Pour l’heure, 220 hectares de raisins ont été « rentrés » aux dernières vendanges, c’est-à-dire de quoi élaborer ces « vins floraux, élégants et subtils qui tirent leur quintessence de longs vieillissements sur lies » et assurent la réputation du Champagne Pol Roger.
Trois nouvelles cuvées d’exception
Entre 9 et 10 millions de bouteilles reposent dans les caves de Pol Roger, attendant patiemment d’être commercialisées. Le brut réserve y peaufine son style durant 4 années, tandis que la cuvée Sir Winston Churchill s’y concentre pendant 10 ans. Trois nouvelles cuvées d’exception sont aujourd’hui proposées aux amateurs :
Le brut millésimé 2013 vient d’être présenté en Angleterre en… visioconférence ! 60 % pinot noir, 40 % chardonnay, la précision de ce brut est la caractéristique de cette année 2013. Ampleur, caractère, puissance en bouche, ce millésime affiche un gros potentiel de vieillissement. 65 €.

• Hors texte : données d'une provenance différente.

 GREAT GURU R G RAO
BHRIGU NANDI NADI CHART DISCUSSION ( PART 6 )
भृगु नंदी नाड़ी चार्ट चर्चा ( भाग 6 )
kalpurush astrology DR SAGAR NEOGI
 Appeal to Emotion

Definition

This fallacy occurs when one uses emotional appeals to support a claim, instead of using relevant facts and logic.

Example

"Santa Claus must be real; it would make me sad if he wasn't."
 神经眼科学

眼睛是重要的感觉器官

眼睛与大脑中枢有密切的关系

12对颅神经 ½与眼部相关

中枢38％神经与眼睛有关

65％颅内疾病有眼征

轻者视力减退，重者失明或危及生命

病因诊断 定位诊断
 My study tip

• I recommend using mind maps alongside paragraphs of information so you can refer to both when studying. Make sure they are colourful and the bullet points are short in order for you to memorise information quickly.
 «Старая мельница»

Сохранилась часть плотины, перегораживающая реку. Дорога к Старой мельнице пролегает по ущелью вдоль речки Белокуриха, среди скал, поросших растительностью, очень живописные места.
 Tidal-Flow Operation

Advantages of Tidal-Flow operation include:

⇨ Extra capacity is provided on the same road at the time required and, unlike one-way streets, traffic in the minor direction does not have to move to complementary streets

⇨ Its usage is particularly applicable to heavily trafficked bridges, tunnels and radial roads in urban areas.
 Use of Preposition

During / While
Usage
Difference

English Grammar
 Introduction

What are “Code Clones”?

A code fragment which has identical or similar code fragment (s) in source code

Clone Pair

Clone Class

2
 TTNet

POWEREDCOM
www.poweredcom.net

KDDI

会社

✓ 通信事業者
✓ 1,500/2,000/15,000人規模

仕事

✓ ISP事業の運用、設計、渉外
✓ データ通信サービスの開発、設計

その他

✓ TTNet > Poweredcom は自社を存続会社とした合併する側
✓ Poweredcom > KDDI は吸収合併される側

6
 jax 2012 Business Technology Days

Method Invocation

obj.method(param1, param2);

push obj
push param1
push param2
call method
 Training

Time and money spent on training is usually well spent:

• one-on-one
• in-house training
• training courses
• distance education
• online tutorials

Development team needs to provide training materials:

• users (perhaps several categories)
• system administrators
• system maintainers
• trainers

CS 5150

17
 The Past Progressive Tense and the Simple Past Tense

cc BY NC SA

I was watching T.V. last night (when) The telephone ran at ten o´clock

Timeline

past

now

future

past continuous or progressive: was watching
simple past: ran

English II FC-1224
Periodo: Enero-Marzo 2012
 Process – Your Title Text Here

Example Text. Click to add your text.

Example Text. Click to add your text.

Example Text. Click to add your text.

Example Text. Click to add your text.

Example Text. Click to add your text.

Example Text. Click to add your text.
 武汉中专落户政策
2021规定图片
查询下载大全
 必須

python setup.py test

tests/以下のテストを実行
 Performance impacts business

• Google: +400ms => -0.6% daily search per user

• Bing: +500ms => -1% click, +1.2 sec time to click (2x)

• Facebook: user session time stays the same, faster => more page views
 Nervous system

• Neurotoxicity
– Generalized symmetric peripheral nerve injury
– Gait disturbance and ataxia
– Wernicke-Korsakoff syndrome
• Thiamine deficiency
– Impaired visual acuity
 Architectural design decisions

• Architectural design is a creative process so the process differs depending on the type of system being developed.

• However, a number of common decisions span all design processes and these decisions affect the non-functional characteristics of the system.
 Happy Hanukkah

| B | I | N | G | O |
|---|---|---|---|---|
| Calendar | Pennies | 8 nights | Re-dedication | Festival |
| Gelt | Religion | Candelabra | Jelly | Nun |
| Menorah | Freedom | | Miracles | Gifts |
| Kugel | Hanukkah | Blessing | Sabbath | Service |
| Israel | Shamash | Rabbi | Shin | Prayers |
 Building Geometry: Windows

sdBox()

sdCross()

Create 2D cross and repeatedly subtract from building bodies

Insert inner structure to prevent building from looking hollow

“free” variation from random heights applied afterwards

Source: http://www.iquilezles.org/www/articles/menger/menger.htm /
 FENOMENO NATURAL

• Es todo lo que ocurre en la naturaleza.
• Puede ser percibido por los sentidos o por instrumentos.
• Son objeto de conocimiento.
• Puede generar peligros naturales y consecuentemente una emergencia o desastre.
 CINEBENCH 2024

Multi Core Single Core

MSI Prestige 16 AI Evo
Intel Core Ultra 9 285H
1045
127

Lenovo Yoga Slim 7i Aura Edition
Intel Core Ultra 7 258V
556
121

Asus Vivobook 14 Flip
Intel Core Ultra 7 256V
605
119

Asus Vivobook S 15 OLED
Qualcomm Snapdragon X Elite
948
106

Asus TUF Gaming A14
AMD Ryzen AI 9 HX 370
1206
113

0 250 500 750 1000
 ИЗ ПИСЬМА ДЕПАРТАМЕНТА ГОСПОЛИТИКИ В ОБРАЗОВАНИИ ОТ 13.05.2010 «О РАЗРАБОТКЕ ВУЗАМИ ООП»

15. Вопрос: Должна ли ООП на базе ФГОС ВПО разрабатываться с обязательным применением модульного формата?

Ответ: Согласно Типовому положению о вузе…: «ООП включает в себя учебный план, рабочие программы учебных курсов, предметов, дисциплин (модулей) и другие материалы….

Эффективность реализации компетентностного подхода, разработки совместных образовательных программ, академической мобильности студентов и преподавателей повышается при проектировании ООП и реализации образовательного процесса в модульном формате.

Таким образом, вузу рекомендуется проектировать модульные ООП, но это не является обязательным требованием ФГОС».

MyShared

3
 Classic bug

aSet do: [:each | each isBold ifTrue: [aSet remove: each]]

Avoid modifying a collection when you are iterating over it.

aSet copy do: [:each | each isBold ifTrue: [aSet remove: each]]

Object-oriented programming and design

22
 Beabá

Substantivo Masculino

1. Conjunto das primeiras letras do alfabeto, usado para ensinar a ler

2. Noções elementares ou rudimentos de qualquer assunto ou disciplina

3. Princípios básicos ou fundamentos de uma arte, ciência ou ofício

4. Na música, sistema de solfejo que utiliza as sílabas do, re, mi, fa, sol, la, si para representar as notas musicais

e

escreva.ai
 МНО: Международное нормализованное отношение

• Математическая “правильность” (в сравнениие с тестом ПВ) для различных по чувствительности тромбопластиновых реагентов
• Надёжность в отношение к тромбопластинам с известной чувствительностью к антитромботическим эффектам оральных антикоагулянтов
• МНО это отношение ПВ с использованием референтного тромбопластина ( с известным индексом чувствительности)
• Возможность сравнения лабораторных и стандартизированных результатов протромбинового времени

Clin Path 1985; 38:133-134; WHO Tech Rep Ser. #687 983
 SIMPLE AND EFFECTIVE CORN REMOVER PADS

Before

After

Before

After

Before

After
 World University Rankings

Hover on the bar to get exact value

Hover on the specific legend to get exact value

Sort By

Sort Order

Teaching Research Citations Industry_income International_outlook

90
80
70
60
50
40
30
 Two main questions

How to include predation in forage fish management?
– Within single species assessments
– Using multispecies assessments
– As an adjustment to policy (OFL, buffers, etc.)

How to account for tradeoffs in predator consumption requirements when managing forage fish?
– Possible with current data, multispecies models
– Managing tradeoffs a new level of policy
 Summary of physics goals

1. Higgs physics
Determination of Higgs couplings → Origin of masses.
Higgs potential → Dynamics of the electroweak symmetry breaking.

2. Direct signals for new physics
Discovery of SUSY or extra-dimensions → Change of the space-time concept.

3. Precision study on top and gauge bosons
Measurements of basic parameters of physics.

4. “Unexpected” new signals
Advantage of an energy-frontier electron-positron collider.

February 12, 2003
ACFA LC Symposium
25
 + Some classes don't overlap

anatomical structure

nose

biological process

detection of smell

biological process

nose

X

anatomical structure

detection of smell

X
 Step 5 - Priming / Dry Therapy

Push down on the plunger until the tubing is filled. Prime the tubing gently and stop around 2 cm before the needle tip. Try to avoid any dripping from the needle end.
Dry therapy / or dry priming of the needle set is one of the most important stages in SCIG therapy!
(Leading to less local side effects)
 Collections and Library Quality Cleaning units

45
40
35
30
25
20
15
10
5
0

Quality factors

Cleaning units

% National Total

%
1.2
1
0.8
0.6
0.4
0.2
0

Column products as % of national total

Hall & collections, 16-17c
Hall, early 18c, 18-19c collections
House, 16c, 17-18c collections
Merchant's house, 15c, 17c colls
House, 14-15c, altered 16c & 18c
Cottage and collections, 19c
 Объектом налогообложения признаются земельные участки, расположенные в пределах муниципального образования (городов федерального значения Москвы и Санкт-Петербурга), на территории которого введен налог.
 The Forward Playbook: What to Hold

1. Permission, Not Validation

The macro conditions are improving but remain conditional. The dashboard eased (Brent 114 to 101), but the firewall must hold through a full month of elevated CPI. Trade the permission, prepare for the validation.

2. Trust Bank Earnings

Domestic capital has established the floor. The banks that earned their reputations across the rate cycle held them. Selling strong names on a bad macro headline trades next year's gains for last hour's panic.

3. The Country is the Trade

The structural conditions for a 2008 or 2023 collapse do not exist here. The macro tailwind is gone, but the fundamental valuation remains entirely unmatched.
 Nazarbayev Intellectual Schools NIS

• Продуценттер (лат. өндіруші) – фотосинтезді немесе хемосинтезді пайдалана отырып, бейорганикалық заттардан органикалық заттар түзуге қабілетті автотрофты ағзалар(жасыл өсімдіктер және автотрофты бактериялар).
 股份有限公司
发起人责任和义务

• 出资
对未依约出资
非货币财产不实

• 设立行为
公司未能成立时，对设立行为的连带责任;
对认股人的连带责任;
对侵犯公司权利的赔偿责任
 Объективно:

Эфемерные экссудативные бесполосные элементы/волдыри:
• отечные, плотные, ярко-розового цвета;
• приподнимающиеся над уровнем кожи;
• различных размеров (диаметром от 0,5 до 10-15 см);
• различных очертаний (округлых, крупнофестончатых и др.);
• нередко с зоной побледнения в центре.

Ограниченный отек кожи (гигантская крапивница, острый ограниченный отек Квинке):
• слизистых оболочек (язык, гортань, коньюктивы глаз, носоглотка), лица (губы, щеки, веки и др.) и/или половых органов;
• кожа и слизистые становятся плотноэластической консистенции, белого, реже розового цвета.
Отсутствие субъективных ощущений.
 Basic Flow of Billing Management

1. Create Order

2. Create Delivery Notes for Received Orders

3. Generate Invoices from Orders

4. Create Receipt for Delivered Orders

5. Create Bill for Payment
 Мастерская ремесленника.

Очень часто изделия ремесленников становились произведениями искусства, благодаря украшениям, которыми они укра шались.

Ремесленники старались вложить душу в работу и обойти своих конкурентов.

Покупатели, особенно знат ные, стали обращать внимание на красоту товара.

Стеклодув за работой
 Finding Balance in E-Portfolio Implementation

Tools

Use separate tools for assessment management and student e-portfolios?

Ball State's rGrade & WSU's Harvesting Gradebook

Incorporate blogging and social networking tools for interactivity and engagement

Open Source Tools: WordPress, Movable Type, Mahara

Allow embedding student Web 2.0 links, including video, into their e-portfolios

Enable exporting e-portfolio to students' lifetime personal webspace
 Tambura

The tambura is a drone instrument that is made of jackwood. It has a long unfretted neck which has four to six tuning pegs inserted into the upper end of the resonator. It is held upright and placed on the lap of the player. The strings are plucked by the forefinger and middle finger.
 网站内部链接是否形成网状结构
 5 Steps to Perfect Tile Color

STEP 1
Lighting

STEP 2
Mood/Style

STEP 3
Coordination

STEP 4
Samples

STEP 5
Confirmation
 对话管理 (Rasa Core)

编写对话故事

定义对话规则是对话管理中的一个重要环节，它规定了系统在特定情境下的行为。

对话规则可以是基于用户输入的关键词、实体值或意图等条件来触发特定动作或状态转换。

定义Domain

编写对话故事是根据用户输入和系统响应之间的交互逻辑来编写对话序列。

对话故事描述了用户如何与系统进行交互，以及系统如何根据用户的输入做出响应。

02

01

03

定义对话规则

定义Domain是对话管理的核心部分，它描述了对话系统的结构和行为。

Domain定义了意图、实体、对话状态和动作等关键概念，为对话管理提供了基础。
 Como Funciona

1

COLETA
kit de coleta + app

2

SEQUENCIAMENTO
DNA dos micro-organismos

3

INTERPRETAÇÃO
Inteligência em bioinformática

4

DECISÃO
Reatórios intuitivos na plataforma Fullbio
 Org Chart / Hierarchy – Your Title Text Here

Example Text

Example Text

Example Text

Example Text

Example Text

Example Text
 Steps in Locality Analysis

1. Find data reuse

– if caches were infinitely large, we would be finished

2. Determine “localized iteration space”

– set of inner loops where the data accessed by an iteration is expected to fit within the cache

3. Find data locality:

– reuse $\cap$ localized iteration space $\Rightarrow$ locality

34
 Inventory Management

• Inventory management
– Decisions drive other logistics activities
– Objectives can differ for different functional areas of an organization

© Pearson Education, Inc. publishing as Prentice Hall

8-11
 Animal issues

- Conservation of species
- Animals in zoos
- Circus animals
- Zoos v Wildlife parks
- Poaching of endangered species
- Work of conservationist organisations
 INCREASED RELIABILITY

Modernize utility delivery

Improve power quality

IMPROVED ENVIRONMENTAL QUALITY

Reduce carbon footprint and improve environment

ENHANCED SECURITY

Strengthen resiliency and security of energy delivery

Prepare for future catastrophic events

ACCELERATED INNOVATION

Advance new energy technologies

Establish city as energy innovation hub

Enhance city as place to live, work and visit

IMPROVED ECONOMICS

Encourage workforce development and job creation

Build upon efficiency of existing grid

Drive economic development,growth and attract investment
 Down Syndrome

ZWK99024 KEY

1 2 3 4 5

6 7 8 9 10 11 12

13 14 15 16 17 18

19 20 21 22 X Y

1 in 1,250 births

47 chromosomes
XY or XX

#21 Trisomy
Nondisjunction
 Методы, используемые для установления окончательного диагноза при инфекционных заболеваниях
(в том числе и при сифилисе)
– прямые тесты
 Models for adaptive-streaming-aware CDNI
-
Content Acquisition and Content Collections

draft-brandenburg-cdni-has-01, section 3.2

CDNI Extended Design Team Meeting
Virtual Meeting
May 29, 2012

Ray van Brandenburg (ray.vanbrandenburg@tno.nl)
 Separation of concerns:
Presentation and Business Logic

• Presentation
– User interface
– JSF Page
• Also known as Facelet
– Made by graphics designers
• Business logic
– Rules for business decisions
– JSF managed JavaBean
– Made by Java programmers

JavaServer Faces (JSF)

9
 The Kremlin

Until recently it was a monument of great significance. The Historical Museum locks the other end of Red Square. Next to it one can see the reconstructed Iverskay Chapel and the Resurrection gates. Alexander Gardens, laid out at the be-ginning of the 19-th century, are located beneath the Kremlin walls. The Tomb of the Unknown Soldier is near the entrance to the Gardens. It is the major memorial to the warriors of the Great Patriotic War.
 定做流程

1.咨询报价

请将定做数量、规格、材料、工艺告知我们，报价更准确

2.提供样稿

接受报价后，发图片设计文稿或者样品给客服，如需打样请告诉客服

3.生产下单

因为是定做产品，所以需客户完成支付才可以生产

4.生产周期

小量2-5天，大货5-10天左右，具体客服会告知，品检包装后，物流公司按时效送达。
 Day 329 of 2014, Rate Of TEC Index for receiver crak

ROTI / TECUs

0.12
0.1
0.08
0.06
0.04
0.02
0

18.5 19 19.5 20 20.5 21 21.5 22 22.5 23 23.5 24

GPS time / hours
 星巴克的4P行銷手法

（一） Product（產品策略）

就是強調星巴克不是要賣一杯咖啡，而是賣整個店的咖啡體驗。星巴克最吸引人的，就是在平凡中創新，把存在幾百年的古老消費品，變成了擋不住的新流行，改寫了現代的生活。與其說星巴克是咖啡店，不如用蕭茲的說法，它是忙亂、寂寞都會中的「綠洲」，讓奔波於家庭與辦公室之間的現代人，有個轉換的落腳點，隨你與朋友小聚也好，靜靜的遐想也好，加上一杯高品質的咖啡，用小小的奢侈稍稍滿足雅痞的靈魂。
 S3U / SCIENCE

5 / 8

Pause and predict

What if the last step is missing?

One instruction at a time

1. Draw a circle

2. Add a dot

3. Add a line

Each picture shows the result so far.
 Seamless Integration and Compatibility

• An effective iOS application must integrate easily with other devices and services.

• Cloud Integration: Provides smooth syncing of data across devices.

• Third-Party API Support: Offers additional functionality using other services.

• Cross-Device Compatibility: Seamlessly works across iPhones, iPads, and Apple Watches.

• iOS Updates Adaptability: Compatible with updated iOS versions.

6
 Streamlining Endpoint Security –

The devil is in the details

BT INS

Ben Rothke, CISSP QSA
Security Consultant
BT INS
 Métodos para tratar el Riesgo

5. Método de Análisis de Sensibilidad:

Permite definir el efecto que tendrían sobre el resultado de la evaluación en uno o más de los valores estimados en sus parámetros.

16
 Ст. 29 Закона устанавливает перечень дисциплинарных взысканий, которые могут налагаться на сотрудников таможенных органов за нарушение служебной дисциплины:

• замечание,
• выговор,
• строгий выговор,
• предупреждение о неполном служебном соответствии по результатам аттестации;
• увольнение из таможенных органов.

Le blanc de blancs 2013 – dont Damien Cambres, le chef de cave, s’amuse à remarquer qu’il s’agit actuellement de la dernière année de vendange effectuée au mois d’octobre -, conjugue finesse et précision, avec déjà des arômes de fruits secs et de beurre frais. Dosé à 7g/l. 85 €.
La cuvée Sir Winston Churchill 2009, dont la composition exacte (pinot noir largement majoritaire et chardonnay) n’est jamais révélée, au nez ouvert et puissant, aux notes d’épices poivrées et de noisette, puis de miel quand le vin s’est épanoui dans le verre. Une cuvée à la forte personnalité, fidèle à l’image de celui qui lui a donné son nom. 210 €.